* START DATASET ROWS *

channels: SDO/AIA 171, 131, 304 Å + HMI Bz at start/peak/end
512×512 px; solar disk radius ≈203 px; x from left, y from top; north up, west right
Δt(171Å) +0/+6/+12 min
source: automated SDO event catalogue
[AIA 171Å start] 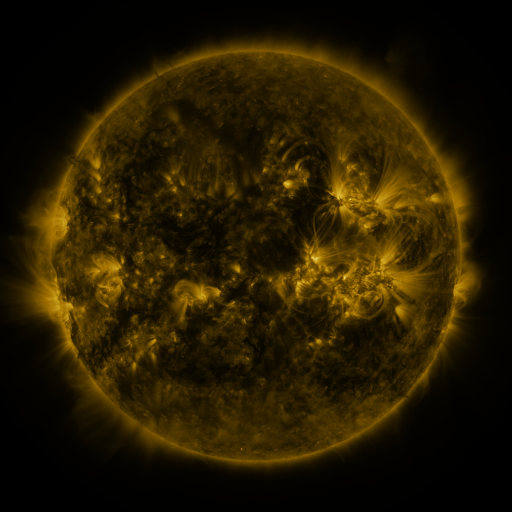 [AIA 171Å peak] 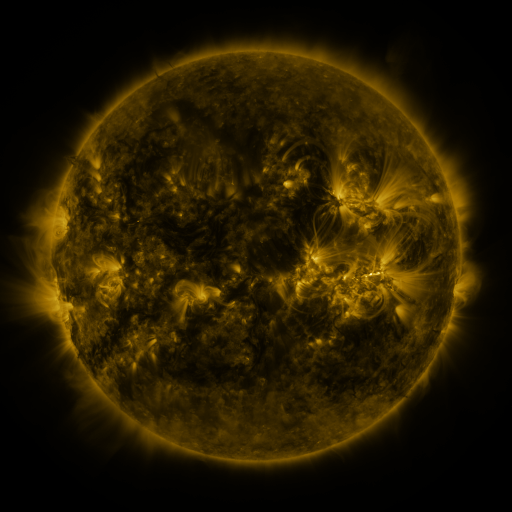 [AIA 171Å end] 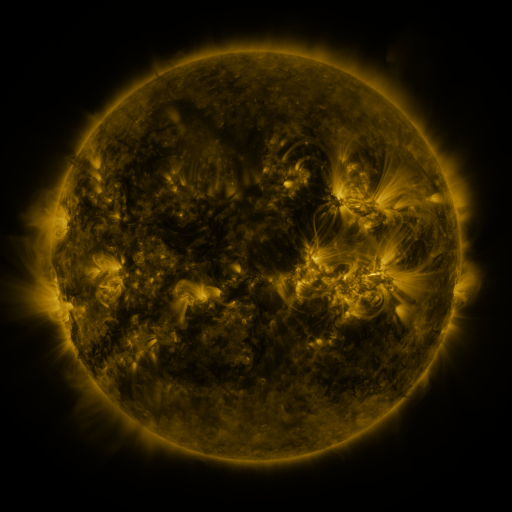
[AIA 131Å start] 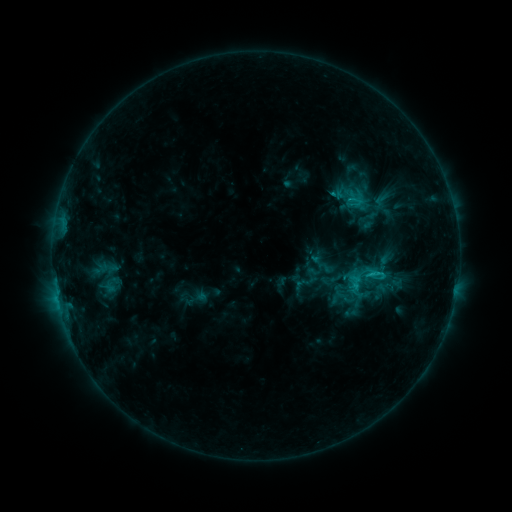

* END DATASET ROWS *

DESCRIPTION OF THE TASK
Can you extract the lines starting at the beginning of the items and ending at the line that contains "source: automated SDO event catalogue", with both ends included, and copy them word for word?

TASK OUTPUT
channels: SDO/AIA 171, 131, 304 Å + HMI Bz at start/peak/end
512×512 px; solar disk radius ≈203 px; x from left, y from top; north up, west right
Δt(171Å) +0/+6/+12 min
source: automated SDO event catalogue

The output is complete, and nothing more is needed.